We all know that global warming is a serious issue for the future of humankind and is intimately related with anthropogenic CO2 emissions. But what is the most critical process affecting atmospheric CO2 concentrations? In this project, you will be able to develop mathematical models to describe the process of the biological pump, which is deemed as the most critical process in regulating atmospheric CO2 concentrations and the global climate (Sigmann & Boyle 2000). Biological pump is the process that phytoplankton capture CO2 at sea surface (via photosynthesis) and transfer organic matters to the interior ocean by sinking. Due to the vast volume and the carbonate system, the deep ocean stores the majority of soluble inorganic carbon in the Earth system, thus playing the pivotal role in regulating atmospheric CO2. The exciting part of the project is that you will need to incorporate plankton functional diversity into the model, which has not been seriously considered in previous models.
It is anticipated that you will receive substantial trainings on mathematical and statistical modelling including but not limited to analyses on ordinary and partial differential equations and Bayesian inference. You will also have the invaluable opportunity to work on the high-performance computing system in Strathclyde (https://www.archie-west.ac.uk/
). Your mathematical, statistical, and programming skills are expected to be substantially enhanced during the PhD training. These skills will be very useful for securing some of the most popular jobs in this Big Data era.
You will mainly work within the Marine Population Modelling group, Department of Mathematics and Statistics, University of Strathclyde (https://www.strath.ac.uk/science/mathematicsstatistics/smart/marineresourcemodelling/
). You will also have the opportunity to collaborate with the group of Prof Hongbin Liu in Hong Kong University of Science and Technology.
Applicants should have or expect to obtain a good honours degree (1, 2.1, or equivalent) in applied mathematics, statistics, earth science, ecology, or a highly quantitative science.
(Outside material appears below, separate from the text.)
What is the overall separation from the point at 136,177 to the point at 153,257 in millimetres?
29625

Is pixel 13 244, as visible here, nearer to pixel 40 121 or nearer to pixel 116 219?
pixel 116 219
Experience of numerical modelling and programming in Fortran, Matlab or R would be highly beneficial, but not essential.
To apply, send 1) a complete CV, 2) a 1 page personal statement explaining your interests and skills for this project, and 3) names and contact information of three references to the lead supervisor, Dr Bingzhang Chen, Department of Mathematics and Statistics, University of Strathclyde, Glasgow at [email protected]
The preferred starting date is 30 September 2019.
We value diversity and welcome applications from all sections of the community.
The University currently holds a Bronze Athena SWAN award, recognising our commitment to advancing women’s careers in science, technology, engineering, maths and medicine (STEMM) employment in academia.
Sigman, D. M., & Boyle, E. A. (2000). Glacial/interglacial variations in atmospheric carbon dioxide. Nature, 407, 859.
Laws, E. A., Falkowski, P. G., Smith Jr, W. O., Ducklow, H., & McCarthy, J. J. (2000). Temperature effects on export production in the open ocean. Global Biogeochemical Cycles, 14, 1231-1246.
Cael, B.B. and Follows, M.J., 2016. On the temperature dependence of oceanic export efficiency. Geophysical Research Letters, 43, 5170-5175.
Chen, B. and Laws, E.A., 2017. Is there a difference of temperature sensitivity between marine phytoplankton and heterotrophs?. Limnology and Oceanography, 62, pp.806-817.